How to choose the right garden storage shed

The humble garden storage shed offers homeowners more benefits than you may have realised, and you don’t even have to be a keen gardener to feel the advantages. These garden buildings are a sound investment, and can add considerably to your home’s value. You’ll be able to organise equipment, store hazardous materials like weedkiller, and have more space for the hobbies and activities you enjoy.

When it comes to choosing the right garden storage shed for your property, there are a number of things to take into account. Clearly, budget is always a key consideration. But here are some of the other things you may wish to think about:

1.) Size

Think about how much footage your garden has, and take it from there. It may sound obvious, but remember you’ll need to be able to open doors and windows, and have room to manoeuvre when carrying out routine maintenance. Equally, it can be frustrating to install your shed only to realise you have run out of storage.

A corner shed could be ideal if space is at a particular premium. These clever designs are bigger inside than you think! And remember to take into account things like roof overhangs and rounded edges. Check your shed’s detailed specification carefully before you commit.

Dad's Corner Shed - Garden Storage

2.) What will you be using your garden storage shed for?

This is another key consideration. Potting sheds need plenty of light from glazing, for example. If you’re storing valuable equipment in your unit, you’ll no doubt want to incorporate some high-level security measures (See below). Equally, be sure your shed will allow you to work comfortably, and that everything you want to store in it will fit. Do you want to use it as a base for a hobby, for storage, or even as a small pub or bar during the summer months?

3.) Material concerns

This may be an instinctive decision for you, or you may already have a clear idea about what you want. One material that offers numerous benefits when used for sheds is timber. The advantages include ease of both assembly and customisation, alongside durability and the way a wooden shed perfectly complements the natural setting of your garden.

Timber sheds need cladding, so factor that in as well. Options include cost-effective overlap cladding, in which boards are fixed to a wooden framework so that they overlap. But you could also go for tongue-and-groove and shiplap cladding as alternatives.

4.) Roof design

Personal preference and where you decide to position your shed will play their part. Here are some options:

Apex sheds

These hugely popular styles offer a decent amount of height, with the highest point at the centre. Essentially, two roof panels fit together to form a triangular point at the centre. This creates plenty of headroom, along with, well, shed-loads of space for taller gardening equipment.

With a reverse apex model, the door goes below one of the shed’s longer sides rather than a gable. This creates maximum space for workbenches and to manoeuvre, so it’s ideal if you’re using your shed as a garden workshop.

Pent roof sheds

These are more compact than apex versions, with sleek lines plus a single sloping side. The pent roof slants down towards the back, so that the door opens at the highest side. With a lower roof profile than other styles, this design has a modern look.

● ● ● ● ● ● ●

[STATED GOAL 1]
Answer these questions using the garden shed guide, one line each:
(a) What does a potting shed need plenty of?
(b) On a reverse apex shed, where does the door go?
(c) Which way does a pent roof slant?
[STATED GOAL 2] Continue the garden shed guide from where it stops.

[DATA BLOCK]

● ● ● ● ● ● ●

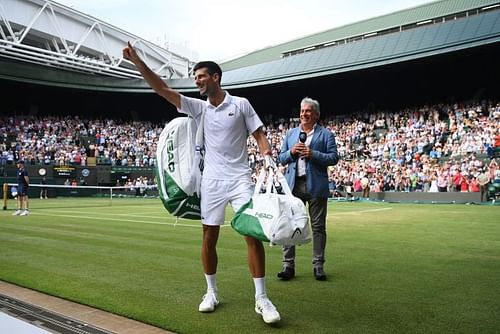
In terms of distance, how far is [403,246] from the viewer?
8.73m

● ● ● ● ● ● ●

[EXERCISE ANSWER 1]
(a) Light from glazing.
(b) Below one of the shed's longer sides rather than a gable.
(c) Down toward the back, so that the door opens at the highest side.

[EXERCISE ANSWER 2]
5.) Security

Clearly, this is affected by the value of what you want to store in your shed. Higher, smaller windows block entry and mean a potential intruder can’t see what’s kept inside. Most sheds will have a lock and key, while other security features include double bracing, hidden hinges and tamper-proof screws.

Dunster House Sheds come with Secure Hinges, Hasp and Clasp

6.) Maintenance

Think about how much time you can realistically spend maintaining your shed and what upkeep will be needed. It’s important to check the roof and base annually for signs of damage, and to take prompt action as needed. Position your shed so that water from branches doesn’t constantly drip on the roof, potentially damaging it, and cut back any overhanging branches. Equally, wooden sheds specifically need treatment with a high-quality wood preservative to keep fungal decay and rot at bay.

7.) All about the base

Whatever shed you have, you’ll need a firm, level base that’s secure and durable to support the structure as a whole. Indeed, base preparation is the first step in shed installation. Your base protects the whole shed, so it needs be fitted with great accuracy and precision. Typically, a concrete version is recommended, although alternatives are available.

8.) Flooring

Most timber sheds come with a floor as standard – although if you choose a metal unit, you may need to buy this separately. Be sure to check the specification carefully to see what is included, so you’re not hit with hidden extra costs. Obviously, if you’re storing heavier kit, you’ll need thicker floorboards. Timber or tongue-and-groove floorboards provide the best protection from ground moisture, and if you go for 12mm or thicker, you’ll be doing yourself a big favour. At the same time, pressure-treated floor bearers will help the longevity of both the floor and your garden storage shed as a whole.

A wooden shed from Dunster House

Garden sheds come in a huge line-up of shapes, sizes and styles suiting a range of budgets and tastes. At Dunster House, we’re confident one of our models will be absolutely right for you, whatever you’re after. Browse our website, read some customer reviews and contact us if you have any questions. Give us a call for an initial chat and we’ll take it from there.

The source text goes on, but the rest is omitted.